- Native name: 謝仕光
- Church: Catholic Church
- Diocese: Diocese of Funing
- In office: 25 January 1984 – 25 August 2005
- Predecessor: Thomas Niu Huiqing
- Successor: Ignatius Huang Shou-cheng
- Opposed to: Vincent Zhan Silu (2005) Peter Zhang Shi-zhi (1985-2005)

Orders
- Ordination: 3 May 1949
- Consecration: 25 January 1984 by Stephen Li Xinzheng [zh]

Personal details
- Born: May 7, 1917 Baoding, Hebei, Republic of China
- Died: August 25, 2005 (aged 88)

= James Xie Shiguang =

Chinese bishop

James Xie Shiguang (谢仕光 (謝仕光, Xiè Shìguāng); May 7, 1917 – August 25, 2005) was a bishop of the People's Republic of China's Underground Roman Catholic Church.

== Career ==
Xie was ordained to the priesthood on May 3, 1949, and he became a bishop on January 25, 1984.

=== Arrests ===
Xie was arrested multiple times in China. The first arrest was in 1955, when he refused to enter the Chinese Patriotic Catholic Association. He was arrested again for the same reason in 1958, but he was sentenced to 15 years imprisonment. He was then arrested in 1984, released in 1987, and was arrested yet again in 1990 until he was once again released in 1992.

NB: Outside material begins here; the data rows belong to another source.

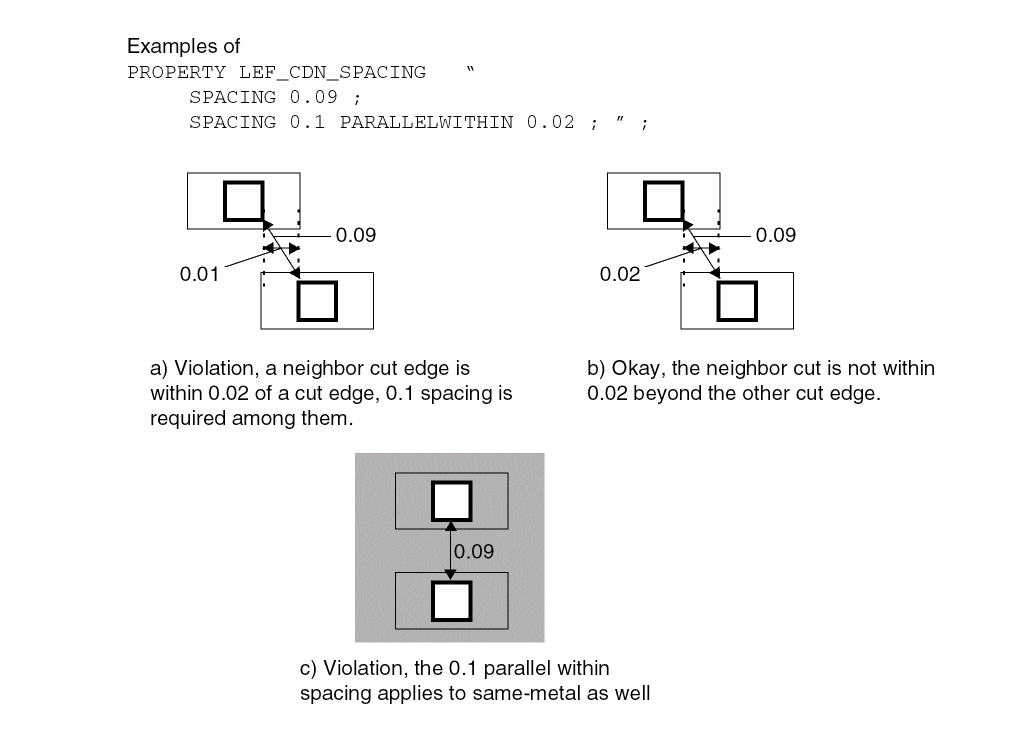 Examples of
PROPERTY LEF_CDN_SPACING "
SPACING 0.09 ;
SPACING 0.1 PARALLELWITHIN 0.02 ; " ;

0.09
0.01

0.09
0.02

a) Violation, a neighbor cut edge is within 0.02 of a cut edge, 0.1 spacing is required among them.

b) Okay, the neighbor cut is not within 0.02 beyond the other cut edge.

0.09

c) Violation, the 0.1 parallel within spacing applies to same-metal as well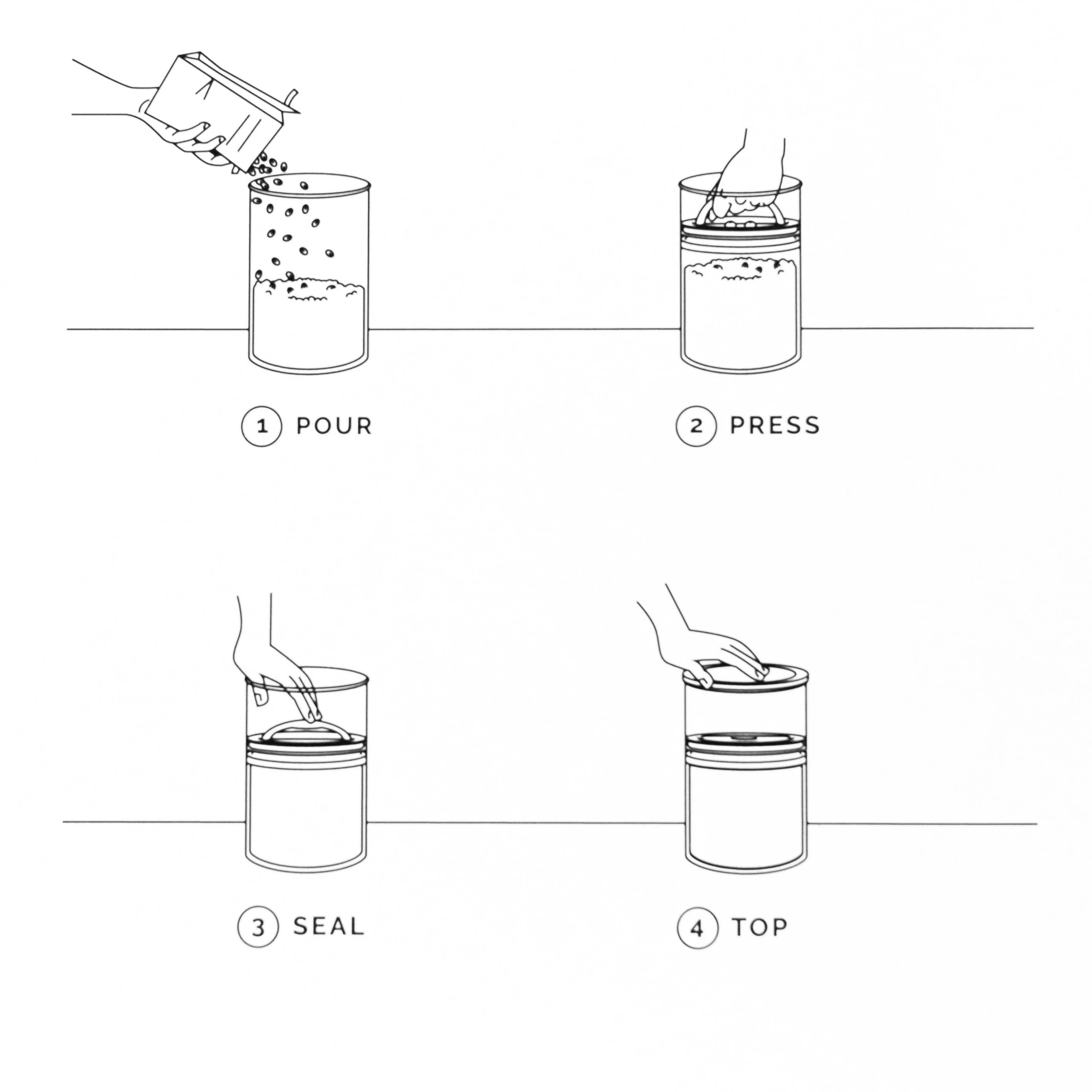 1 POUR

2 PRESS

3 SEAL

4 TOP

In 1999, Xie was invited by Chinese government officials "for a chat" that lasted for two months. The location of the meeting is unknown. After the meeting, he was freed but was under surveillance for the rest of his life.

== Death ==
Xie died from leukemia on August 25, 2005, at the age of 88.

== Legacy ==
A street has been named after him in 2021 in Budapest.